The dark side of Buster Keaton's innovative comedy

Aux Features What Are You Watching?
The dark side of Buster Keaton's innovative comedy

What Are You Watching? is a weekly space for The A.V Club’s staff and readers to share their thoughts, observations, and opinions on movies new and old.

And so this feature returns. Lately, I’ve been revisiting some of Buster Keaton’s silent comedies, an important part of any movie freak’s self-education. I was lucky to have been introduced to them early. Keaton’s gags and stunts, some of the most dangerous and elegant ever filmed, underpin a morbid and existentially ironic comic art. He’s an unlikely modernist clown—in some respects more vaudeville than his contemporary Charlie Chaplin, whose comedies were generally sincere, while Keaton’s were parodies, their occasional love-story plots undercut by sardonic punchlines. Expressionistically pale under the signature flat porkpie hat (made by cutting down a full-sized Stetson), the typical Keaton hero is determined and semi-oblivious. We’re invited to root for Chaplin’s Tramp or the assorted bespectacled all-American go-getters played by Harold Lloyd, but the Walter Mitty-esque romantic ambitions of Keaton’s characters are always the butt of the joke. He wants to be a detective, a cowboy, an entrepreneur, a hero, a man’s man.

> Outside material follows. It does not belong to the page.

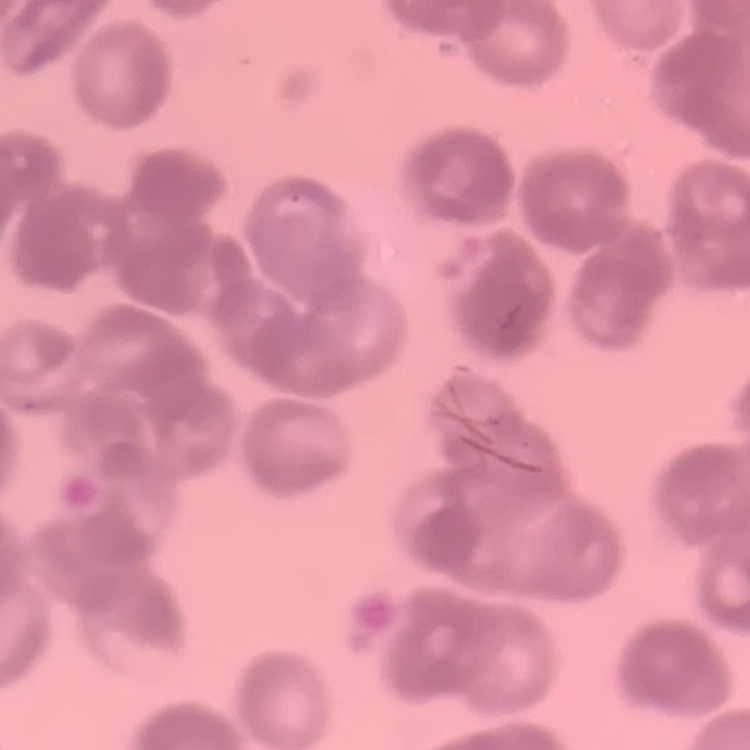

red blood cell morphology = rouleaux formation
stain = Field's or Giemsa
image type = one tile cut from a larger photomicrograph
preparation = thin blood film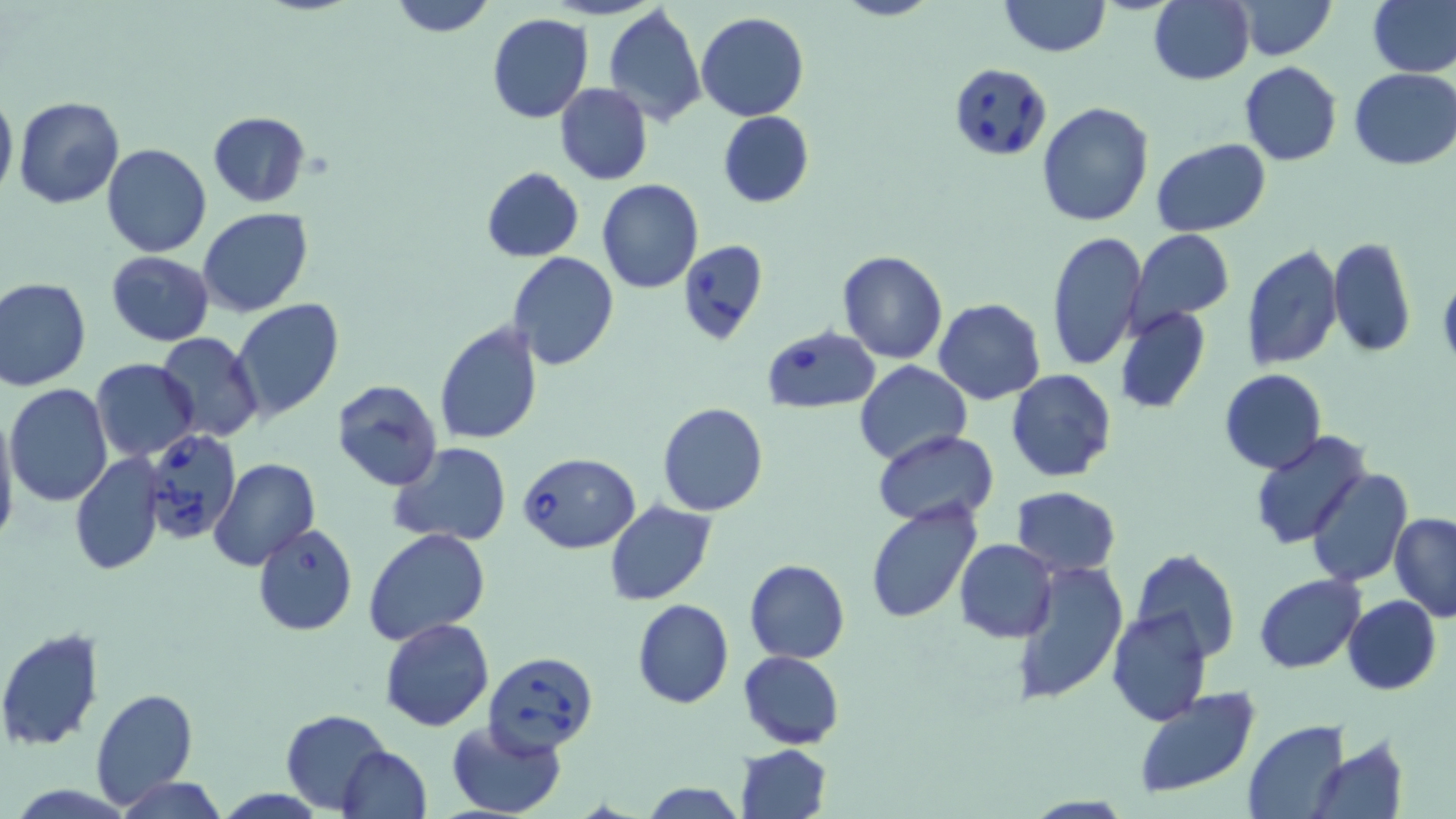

But the world around his bumbling is ridiculous, too. It’s filled with mistaken identities (a recurring plot point), secret passages (ditto), overheated rivalries, useless do-it-yourself manuals, bogus self-improvement routines, and cons. The sham promises of melodramas, dime novels, and pre-Great Depression can-do play absurdly in the Keaton-verse. (Naturally, Samuel Beckett was a lifelong fan; he tried to get Keaton for the role of Lucky in the first American production of Waiting For Godot, and though the aging slapstick icon was initially put off by the writing, he ended up later starring in Film, Beckett’s only screenplay.) I can think of at least two Buster Keaton comedies that conclude matter-of-factly with his character’s death: the 1922 two-reeler Cops (which I re-watched recently) and the 1927 feature College.

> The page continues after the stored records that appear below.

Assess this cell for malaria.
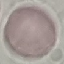

It is uninfected.

preparation: thin blood film
stain: Giemsa
image_type: automatically extracted cell patch, resized to 64 × 64 pixels
capture: smartphone camera at the microscope eyepieceReport the malaria status of this cell.
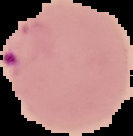

It is parasitized.

Image is 133×136 pixels. Cell region segmented out of the field of view; the surrounding area is masked to black. From a thin blood film.State which parasite is depicted.
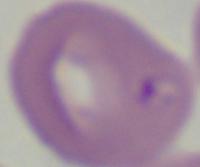
This is Babesia.

modality = photomicrograph
magnification = 1000x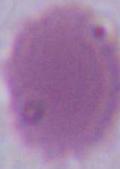
Summary:
  - Identification: erythrocyte
  - Modality: photomicrograph
  - Magnification: 1000xName the parasite shown.
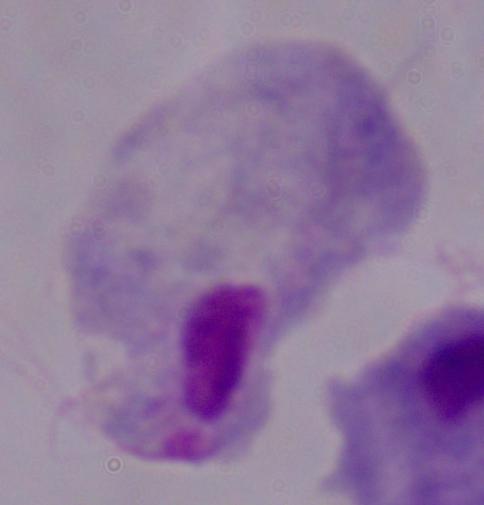

A trichomonad.

Summary:
  - Modality: micrograph
  - Magnification: 1000x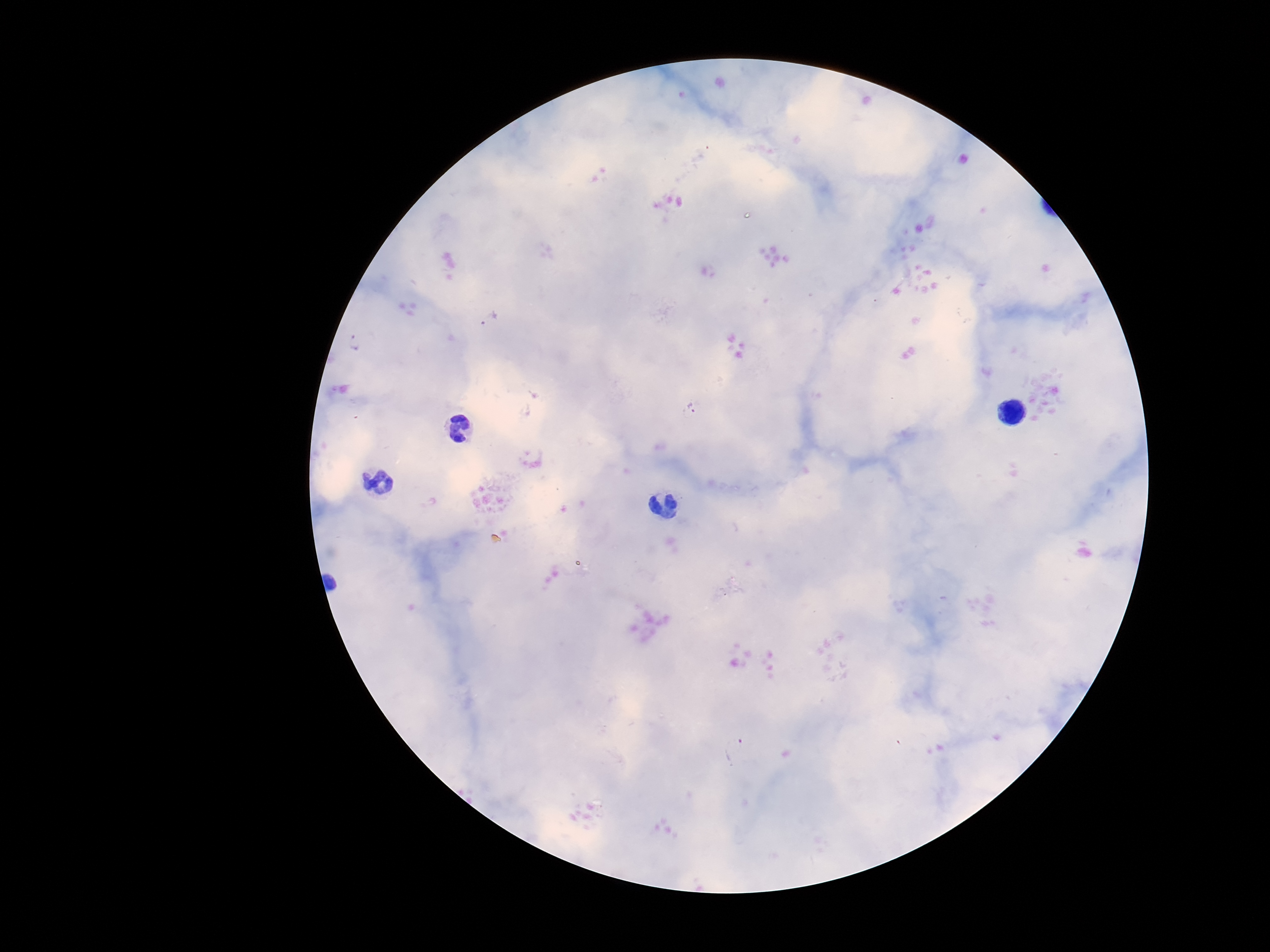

One semi-obscure Keaton film I’d never seen before this week was The Railrodder, a charming promotional travelogue directed by Gerald Potterton (better known as an animator) for the National Film Board Of Canada in 1965, a year before Keaton’s death. (It’s free on YouTube, as are hundreds of other movies produced by the NFB since the 1940s.) A raisiny, paunchy, otherworldly silent visitor, Keaton sets off to “see Canada” by rail and ends up crossing the country from coast to coast, fiddling obliviously with bellows cameras and beaver-fur coats as his single-seat track speeder zips dangerously down the tracks. It’s not something I would offer as proof of Keaton’s genius, but it’s a genuine treat for fans—his last substantial comic role, and in a movie composed almost entirely in railroad tracking shots, to boot. Those who have some time on their hands can also check out the accompanying behind-the-scenes documentary, Buster Keaton Rides Again, in which the grouchy Keaton tolerates various polite Canadians in fly-on-the-wall black-and-white.